[Extract to read]
____________
Washington, May 19 Your spit may hold clues to future brain health, say scientists who have found that small molecules in saliva can help identify those at risk of developing Alzheimer's disease.
Alzheimer's disease, a degenerative brain disorder with no cure and few reliable diagnostic tests, is predicted to reach epidemic proportions worldwide by 2050.
Scientists at the Beaumont Research Institute in the US wanted to identify valid and reliable biomarkers to diagnose the disease in its earliest stages before brain damage occurs and dementia begins.
They found salivary molecules hold promise as reliable diagnostic biomarkers.
"We used metabolomics, a newer technique to study molecules involved in metabolism," said Stewart Graham, from Beaumont Research Institute.
"Our goal was to find unique patterns of molecules in the saliva of our study participants that could be used to diagnose Alzheimer's disease in the earliest stages, when treatment is considered most effective," said Graham.
"Presently, therapies for Alzheimer's are initiated only after a patient is diagnosed and treatments offer modest benefits," he said.
Metabolomics is used in medicine and biology for the study of living organisms.
____________
[Material provided]
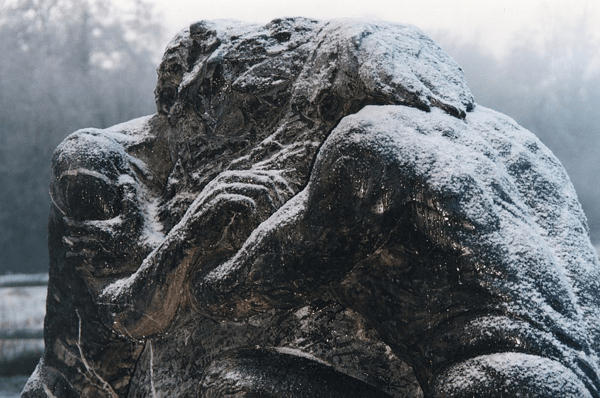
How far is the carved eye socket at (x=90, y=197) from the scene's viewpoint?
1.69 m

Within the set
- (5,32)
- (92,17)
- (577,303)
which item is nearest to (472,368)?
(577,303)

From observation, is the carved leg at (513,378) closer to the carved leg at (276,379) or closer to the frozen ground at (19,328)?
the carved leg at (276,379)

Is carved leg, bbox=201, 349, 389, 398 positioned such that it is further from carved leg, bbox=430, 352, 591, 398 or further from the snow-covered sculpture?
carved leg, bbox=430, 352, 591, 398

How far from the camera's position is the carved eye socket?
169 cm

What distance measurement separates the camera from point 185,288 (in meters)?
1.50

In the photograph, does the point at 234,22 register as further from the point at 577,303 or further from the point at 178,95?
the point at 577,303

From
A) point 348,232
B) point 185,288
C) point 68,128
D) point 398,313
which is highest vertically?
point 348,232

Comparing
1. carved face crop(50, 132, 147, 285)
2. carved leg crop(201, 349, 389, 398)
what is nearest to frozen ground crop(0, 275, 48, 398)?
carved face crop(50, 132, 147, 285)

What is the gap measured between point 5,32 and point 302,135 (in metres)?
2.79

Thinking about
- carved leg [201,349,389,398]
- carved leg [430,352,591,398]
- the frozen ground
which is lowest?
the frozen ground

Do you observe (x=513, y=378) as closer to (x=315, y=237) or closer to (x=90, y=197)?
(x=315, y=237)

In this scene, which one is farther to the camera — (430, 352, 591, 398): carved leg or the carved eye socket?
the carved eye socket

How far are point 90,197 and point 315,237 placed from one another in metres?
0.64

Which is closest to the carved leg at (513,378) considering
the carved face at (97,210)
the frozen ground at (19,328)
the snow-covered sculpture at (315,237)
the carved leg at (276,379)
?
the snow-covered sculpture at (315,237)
____________
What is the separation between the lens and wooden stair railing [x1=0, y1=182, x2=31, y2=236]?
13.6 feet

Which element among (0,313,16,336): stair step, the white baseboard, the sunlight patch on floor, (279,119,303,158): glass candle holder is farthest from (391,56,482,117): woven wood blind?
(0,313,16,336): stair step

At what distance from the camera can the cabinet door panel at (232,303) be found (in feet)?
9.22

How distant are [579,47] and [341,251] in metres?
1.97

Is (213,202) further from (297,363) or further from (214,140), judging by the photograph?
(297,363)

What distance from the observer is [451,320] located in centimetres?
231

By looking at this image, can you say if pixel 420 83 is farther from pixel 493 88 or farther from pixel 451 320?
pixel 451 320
____________
[Brief A] List every direct quotation attributed to Stewart Graham in the article on saliva and Alzheimer's disease.
[Brief B] Carry on the article about saliva and Alzheimer's disease, starting after its final sentence.

[Expected output A]
1. "We used metabolomics, a newer technique to study molecules involved in metabolism."
2. "Our goal was to find unique patterns of molecules in the saliva of our study participants that could be used to diagnose Alzheimer's disease in the earliest stages, when treatment is considered most effective."
3. "Presently, therapies for Alzheimer's are initiated only after a patient is diagnosed and treatments offer modest benefits."

[Expected output B]
It measures large numbers of naturally occurring small molecules, called metabolites, present in the blood, saliva and tissues.
The pattern or fingerprint of metabolites in the biological sample can be used to learn about the health of the organism.
"Our team's study demonstrates the potential for using metabolomics and saliva for the early diagnosis of Alzheimer's disease," said Graham.
"Given the ease and convenience of collecting saliva, the development of accurate and sensitive biomarkers would be ideal for screening those at greatest risk of developing Alzheimer's," he said.
"In fact, unlike blood or cerebrospinal fluid, saliva is one of the most noninvasive means of getting cellular samples and it's also inexpensive," he added.
The study participants included 29 adults in three groups - mild cognitive impairment, Alzheimer's disease and a control group.
After specimens were collected, researchers positively identified and accurately quantified 57 metabolites. Some of the observed variances in the biomarkers were significant.
From their data, they were able to make predictions as to those at most risk of developing Alzheimer's.
"Worldwide, the development of valid and reliable biomarkers for Alzheimer's disease is considered the number one priority for most national dementia strategies," said Graham.
"It's a necessary first step to design prevention and early-intervention research studies," he said.